#### WHAT IS NEEDED
Search the data for the string "sourceMappingURL" and extract every line where it appears.

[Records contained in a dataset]
——————————

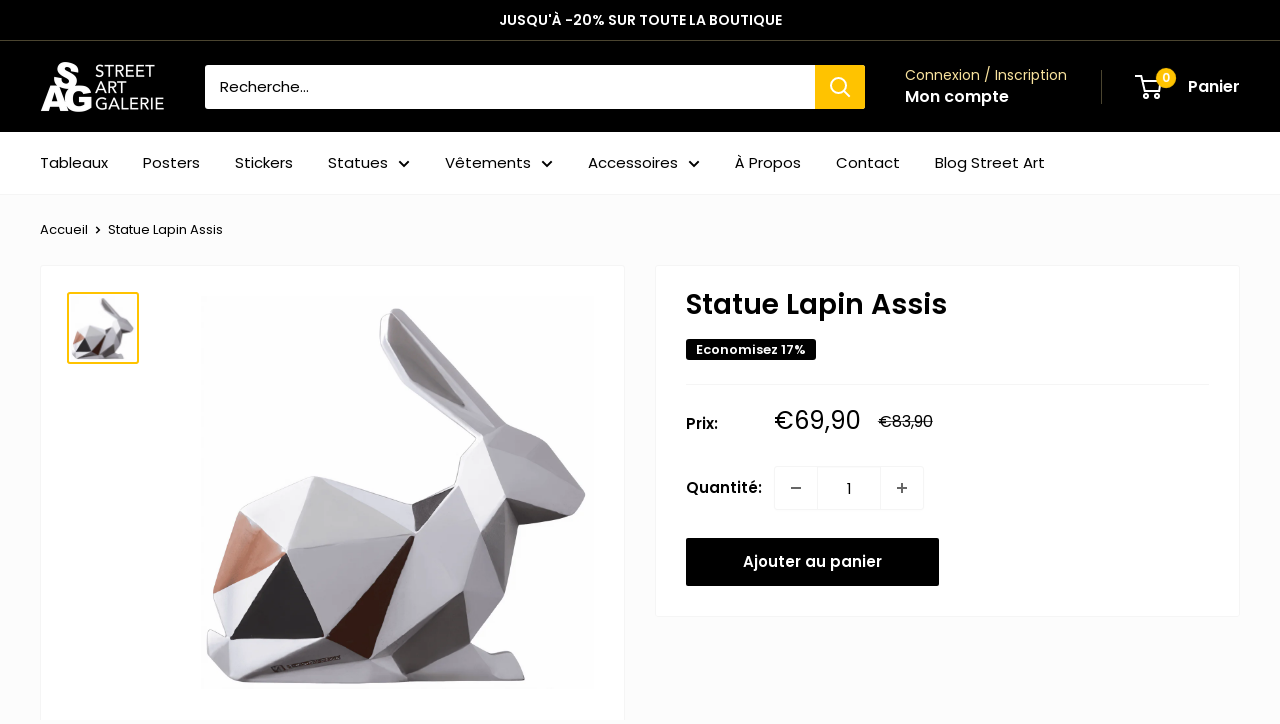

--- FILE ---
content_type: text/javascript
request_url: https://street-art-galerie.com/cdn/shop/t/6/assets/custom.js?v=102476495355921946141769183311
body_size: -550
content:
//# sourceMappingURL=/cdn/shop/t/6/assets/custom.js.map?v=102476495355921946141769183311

——————————

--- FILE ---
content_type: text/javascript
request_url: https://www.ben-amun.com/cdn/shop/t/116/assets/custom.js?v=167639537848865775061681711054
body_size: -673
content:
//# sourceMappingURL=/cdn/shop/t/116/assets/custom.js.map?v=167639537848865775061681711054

——————————

#### ANSWER FOR THE TASK
//# sourceMappingURL=/cdn/shop/t/6/assets/custom.js.map?v=102476495355921946141769183311
//# sourceMappingURL=/cdn/shop/t/116/assets/custom.js.map?v=167639537848865775061681711054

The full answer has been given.